ORTModule memory improvement (#18924)
## Dependency
https://github.com/microsoft/onnxruntime/pull/19007
## ORTModule memory efficient gradient management
Previously I have tried to solve the coarsed-grained gradient
accumulation/update problem in ORTModule with
https://github.com/microsoft/onnxruntime/pull/8979, while that
resolution somehow is not fully validated with DDP or there is user
hooks on the gradient accumulation on torch parameter.

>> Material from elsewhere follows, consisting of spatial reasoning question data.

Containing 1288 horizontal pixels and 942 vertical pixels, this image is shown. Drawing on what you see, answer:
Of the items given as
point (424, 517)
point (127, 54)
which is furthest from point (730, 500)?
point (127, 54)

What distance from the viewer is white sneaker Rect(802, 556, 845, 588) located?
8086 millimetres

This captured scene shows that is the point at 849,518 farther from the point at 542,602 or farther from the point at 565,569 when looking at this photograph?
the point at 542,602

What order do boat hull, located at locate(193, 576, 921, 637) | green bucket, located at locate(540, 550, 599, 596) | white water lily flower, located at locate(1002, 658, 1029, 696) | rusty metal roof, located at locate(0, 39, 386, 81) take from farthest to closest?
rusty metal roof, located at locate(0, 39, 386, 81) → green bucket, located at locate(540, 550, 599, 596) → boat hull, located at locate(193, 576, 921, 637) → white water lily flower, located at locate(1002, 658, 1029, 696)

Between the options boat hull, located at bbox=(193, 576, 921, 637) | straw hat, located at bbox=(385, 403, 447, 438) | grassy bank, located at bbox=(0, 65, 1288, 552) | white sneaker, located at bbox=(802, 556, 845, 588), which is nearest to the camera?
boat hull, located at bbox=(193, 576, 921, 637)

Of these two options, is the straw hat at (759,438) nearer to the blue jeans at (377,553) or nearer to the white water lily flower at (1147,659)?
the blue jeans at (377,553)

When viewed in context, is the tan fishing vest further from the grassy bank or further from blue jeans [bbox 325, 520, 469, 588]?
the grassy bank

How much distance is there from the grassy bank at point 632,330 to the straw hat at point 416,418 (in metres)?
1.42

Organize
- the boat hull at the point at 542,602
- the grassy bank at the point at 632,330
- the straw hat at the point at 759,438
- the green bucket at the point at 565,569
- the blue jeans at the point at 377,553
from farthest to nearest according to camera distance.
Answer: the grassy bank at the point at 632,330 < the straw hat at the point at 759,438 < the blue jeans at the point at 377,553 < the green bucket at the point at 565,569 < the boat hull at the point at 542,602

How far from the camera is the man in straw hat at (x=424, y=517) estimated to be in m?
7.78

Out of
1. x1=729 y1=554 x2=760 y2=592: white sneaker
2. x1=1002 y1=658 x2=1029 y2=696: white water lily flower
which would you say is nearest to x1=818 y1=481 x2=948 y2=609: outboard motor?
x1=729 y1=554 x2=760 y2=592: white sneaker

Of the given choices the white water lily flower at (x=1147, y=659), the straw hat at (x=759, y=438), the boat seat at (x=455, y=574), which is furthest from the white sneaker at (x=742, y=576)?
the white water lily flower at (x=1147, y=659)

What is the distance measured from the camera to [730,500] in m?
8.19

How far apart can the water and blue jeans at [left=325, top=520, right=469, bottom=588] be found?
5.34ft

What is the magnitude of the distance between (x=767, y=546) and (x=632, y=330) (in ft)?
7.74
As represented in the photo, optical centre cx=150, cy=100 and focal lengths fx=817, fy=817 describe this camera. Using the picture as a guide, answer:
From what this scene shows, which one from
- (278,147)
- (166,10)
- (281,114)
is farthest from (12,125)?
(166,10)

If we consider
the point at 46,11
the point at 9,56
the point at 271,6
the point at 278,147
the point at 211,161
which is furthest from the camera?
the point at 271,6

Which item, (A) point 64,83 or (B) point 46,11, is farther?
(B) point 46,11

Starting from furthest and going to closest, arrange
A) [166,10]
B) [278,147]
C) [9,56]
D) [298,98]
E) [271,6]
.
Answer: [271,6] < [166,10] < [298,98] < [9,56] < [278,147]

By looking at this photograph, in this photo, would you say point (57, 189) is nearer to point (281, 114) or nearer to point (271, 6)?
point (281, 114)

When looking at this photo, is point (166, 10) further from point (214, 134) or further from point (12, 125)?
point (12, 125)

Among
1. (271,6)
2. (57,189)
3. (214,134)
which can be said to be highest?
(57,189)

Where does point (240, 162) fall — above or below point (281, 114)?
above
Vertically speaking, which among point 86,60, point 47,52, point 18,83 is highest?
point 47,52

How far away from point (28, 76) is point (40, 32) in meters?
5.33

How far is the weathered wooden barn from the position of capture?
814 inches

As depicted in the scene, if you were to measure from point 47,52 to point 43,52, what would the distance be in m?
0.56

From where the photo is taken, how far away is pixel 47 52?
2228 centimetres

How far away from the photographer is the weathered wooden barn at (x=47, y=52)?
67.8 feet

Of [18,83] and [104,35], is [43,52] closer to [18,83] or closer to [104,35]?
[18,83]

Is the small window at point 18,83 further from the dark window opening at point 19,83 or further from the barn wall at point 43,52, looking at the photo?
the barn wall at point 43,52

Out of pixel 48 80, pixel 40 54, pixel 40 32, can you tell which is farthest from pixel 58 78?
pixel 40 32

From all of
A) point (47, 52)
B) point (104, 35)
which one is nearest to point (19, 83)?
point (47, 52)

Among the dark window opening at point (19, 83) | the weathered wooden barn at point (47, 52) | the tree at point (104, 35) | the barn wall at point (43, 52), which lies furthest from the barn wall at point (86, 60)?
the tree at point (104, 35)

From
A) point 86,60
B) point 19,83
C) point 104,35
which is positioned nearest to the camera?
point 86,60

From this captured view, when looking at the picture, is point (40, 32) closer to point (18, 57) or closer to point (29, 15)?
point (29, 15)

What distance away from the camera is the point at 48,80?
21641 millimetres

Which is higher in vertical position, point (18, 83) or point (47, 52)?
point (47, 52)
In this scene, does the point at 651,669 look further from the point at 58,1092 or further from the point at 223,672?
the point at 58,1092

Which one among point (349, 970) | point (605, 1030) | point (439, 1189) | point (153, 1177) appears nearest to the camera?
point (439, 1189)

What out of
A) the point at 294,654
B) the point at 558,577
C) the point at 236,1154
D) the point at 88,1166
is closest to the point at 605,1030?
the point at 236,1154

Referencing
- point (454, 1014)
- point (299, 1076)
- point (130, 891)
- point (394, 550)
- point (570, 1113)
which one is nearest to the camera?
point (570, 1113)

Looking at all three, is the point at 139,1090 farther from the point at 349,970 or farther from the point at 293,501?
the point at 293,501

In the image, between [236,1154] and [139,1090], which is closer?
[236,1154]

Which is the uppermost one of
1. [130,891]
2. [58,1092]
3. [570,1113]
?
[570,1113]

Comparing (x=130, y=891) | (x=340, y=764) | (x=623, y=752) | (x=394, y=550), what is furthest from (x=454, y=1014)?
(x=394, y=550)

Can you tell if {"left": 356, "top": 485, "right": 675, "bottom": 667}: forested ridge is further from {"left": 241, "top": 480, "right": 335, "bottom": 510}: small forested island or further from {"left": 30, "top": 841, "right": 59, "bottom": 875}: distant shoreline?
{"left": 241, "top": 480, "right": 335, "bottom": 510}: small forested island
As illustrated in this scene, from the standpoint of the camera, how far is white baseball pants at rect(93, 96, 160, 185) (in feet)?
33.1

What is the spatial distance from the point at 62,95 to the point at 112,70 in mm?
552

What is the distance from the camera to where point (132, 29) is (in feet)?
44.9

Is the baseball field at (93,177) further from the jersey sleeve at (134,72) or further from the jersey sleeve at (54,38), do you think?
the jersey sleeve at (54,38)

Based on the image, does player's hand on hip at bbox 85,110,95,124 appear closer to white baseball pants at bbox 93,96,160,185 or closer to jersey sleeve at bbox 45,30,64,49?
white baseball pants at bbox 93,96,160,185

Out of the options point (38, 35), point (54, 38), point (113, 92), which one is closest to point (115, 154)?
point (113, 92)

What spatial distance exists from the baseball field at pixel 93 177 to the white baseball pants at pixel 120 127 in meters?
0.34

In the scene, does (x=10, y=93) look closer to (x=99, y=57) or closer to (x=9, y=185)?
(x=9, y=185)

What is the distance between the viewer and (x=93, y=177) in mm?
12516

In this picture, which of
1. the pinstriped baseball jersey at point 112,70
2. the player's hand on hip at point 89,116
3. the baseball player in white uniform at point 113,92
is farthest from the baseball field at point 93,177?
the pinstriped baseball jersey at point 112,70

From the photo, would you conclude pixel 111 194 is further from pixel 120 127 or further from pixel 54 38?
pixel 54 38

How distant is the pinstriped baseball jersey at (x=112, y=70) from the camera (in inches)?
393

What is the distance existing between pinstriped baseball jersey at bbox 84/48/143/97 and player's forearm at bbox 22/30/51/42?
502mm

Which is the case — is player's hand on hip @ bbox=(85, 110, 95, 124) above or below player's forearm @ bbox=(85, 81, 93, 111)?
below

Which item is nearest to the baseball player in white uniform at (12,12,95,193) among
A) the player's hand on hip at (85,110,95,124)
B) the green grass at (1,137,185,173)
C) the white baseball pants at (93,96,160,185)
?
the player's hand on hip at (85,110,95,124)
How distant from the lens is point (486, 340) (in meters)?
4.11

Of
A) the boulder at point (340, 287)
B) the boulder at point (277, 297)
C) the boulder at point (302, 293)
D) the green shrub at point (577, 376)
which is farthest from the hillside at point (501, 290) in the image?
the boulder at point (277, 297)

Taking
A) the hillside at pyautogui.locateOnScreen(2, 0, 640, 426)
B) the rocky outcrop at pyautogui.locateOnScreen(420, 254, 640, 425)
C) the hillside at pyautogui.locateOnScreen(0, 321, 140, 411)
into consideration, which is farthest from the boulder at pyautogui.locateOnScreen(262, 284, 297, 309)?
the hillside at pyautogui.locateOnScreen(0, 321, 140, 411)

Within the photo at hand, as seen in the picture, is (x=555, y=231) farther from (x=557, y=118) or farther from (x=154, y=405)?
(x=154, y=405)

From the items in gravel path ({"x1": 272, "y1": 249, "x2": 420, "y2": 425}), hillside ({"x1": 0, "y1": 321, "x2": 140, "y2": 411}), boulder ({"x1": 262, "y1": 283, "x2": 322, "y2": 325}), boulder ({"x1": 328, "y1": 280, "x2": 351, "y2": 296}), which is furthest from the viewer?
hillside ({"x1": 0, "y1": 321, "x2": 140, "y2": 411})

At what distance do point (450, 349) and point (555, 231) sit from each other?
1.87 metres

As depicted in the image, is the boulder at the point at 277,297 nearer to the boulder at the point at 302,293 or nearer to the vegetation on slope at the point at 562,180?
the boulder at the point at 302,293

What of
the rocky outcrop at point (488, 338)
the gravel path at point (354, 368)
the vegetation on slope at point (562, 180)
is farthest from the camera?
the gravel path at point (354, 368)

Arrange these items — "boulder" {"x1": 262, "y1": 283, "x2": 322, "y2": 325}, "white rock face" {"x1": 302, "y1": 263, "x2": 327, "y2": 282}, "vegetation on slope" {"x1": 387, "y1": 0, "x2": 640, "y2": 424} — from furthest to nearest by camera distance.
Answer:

This PR is addressing the problem in the similar approach as PR 8979,
e.g. trigger gradient accumulation once ORT computed the grad, but
instead of use a AccumulateGrad op, this time with a ONNX operator
PythonOp, internally it will call param.backward(grad), which will help
handle all related hooks correctly.
## Design
Check the details from
https://microsoftapc-my.sharepoint.com/:p:/g/personal/pengwa_microsoft_com/EaaBq4EzsFhOmsDEXCG7Ba4Bb9bwd0O2sFV_JXJ4jBLYLA?e=7Sz2g8&nav=eyJzSWQiOjI3MSwiY0lkIjozMjE4NzI1NDIzfQ
## Convergence Validation:

differences are on mostly 0.000x, sometimes 0.00x, which may comes from
the different order gradient apply happens before or after this change
(on deepspeed zero stage 2)
## TODO
Consolidate the logic with Stage3's similar logic.